Amid the COVID-19 pandemic and the Russian-Ukrainian crisis, which continue to affect the global economy, Africa is now a fertile ground for foreign direct investment (FDI). This is particularly in energy and mining resources, which are abundant in the continent. But the recovery must be coupled with by bold government decisions. These are the key conclusions of two recent reports, the “FDI Standouts Watchlist 2023” and the African Development Bank’s “2023 Africa’s Macroeconomic performance and Outlook.”
By Bernard Bangda
Major economies from the Middle East and north Africa (MENA) region are expected to carry the strongest investment momentum into 2023, according to the recently published “FDI Standouts Watchlist 2023.” Rising commodity prices in some areas, and a strong reform cycle in others justify these projections, as well as major projects in the energy and metals sectors.
« 2023 will be the year of rebound in foreign direct investment on the continent »

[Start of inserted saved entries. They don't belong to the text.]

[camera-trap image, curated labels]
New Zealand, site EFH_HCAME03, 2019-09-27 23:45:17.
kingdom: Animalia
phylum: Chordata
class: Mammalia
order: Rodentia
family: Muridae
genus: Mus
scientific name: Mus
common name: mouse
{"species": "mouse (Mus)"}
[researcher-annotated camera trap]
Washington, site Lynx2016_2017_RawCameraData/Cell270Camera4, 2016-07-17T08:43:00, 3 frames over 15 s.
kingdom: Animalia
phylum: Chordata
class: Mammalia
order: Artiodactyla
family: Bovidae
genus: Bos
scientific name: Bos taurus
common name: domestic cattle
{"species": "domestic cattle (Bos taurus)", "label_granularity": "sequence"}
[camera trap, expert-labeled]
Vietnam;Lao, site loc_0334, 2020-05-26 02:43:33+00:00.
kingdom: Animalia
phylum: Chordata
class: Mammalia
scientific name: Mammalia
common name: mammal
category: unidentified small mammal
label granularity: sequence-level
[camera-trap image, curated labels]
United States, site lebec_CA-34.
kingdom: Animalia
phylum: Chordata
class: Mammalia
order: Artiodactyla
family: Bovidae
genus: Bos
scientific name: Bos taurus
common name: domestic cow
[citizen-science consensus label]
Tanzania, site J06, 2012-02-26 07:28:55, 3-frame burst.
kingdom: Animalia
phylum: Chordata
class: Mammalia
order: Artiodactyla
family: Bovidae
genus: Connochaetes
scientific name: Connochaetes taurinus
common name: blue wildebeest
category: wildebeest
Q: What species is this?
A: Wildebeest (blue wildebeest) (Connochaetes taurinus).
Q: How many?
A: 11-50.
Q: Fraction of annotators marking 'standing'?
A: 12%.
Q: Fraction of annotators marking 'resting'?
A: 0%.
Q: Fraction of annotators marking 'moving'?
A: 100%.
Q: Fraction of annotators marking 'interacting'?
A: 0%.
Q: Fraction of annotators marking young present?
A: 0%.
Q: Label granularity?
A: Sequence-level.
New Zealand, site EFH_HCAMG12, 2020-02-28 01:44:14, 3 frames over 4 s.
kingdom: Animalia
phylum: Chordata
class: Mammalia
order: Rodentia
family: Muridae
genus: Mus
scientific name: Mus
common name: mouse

In a context of major energy and food security risks, this upward trend will be observed in some sub-Saharan African countries. Analysts, including the CEO of Development Reimagined, Hannah Wanjie Ryder, believe the International Monetary Fund (IMF) is wrong in announcing an extremely negative outlook for this part of the continent. This is based on the fact that four sub-Saharan African countries (Senegal, the Democratic Republic of Congo (DRC), Rwanda and Niger) will be among the 10 fastest growing countries in the world in 2023. Hannah Wanjie Ryder notes that « on average, their growth will out-pace pre-COVID levels. “She advises investors to “consider African markets in 2023, even if they’ve never heard of them before.”
These analyses boost the hopes of African leaders that 2023 will be the year of rebound in foreign direct investment on the continent. The energy and mining sectors are those chosen to benefit from the funds received. This expected breath of fresh air will make people forget that most African countries went through a difficult year in 2022. A year marked by acute financing problems for some states and a strong inflationary surge on almost the entire continent. Indeed, especially in sub-Saharan Africa, more than half of the countries experienced double-digit inflation. As a result, the uncertainty in the business climate has put a damper on growth. It also deterred foreign investors.
« Africa’s economic growth will outpace global forecast in 2023-2024”
This optimistic outlook is confirmed by the African Development Bank (AfDB) biannual report entitled “2023 Africa’s Macroeconomic performance and Outlook,” released on Thursday, January 19, 2023 in Abidjan, Côte d’Ivoire, « Africa’s economic growth will outpace global forecasts in 2023-2024 ». « This growth is set to outperform the rest of the world in economic growth over the next two years, with real gross domestic product (GDP) averaging about 4% in 2023 and 2024, » the document says.
The AfDB says that “estimated average growth of real GDP in Africa slowed to 3.8% in 2022, from 4.8% in 2021 amid significant challenges following the COVID-19 shock and Russia’s invasion of Ukraine. Despite the economic slowdown, 53 of Africa’s 54 countries posted positive growth.
The confluence of multiple shocks has in no way affected growth across all five African regions. Growth was rather positive in 2022—and the outlook for 2023–24 is projected to be stable.
Africa’s pre-COVID-19 top five performing economies are projected to grow by more than 5.5% on average in 2023-2024 and to reclaim their position among the world’s 10 fastest-growing economies. These countries are Rwanda (7.9%), Côte d’Ivoire (7.1%), Benin (6.4%), Ethiopia (6.0%), and Tanzania (5.6%).
Other African countries are projected to grow by more than 5.5% in the 2023-24 period. They are the Democratic Republic of Congo (6.8%), The Gambia (6.4%), Mozambique (6.5%), Niger (9.6%), Senegal (9.4%), and Togo (6.3%).
“Bold policy actions at national, regional and global scales to help African economies mitigate the compounding risks”
However, in order to sustain these figures over the long term, as the risks of a regression are many, the AfDB calls for bold policy actions at national, regional and global scales to help African economies mitigate these compounding risks. These include a mix of monetary, fiscal, and structural policies, particularly timely and aggressive monetary policy tightening in countries with acute inflation, and cautious policy tightening in countries where inflationary pressures are low. Coordination with fiscal policy will further strengthen the levers to ease inflationary and budgetary pressures.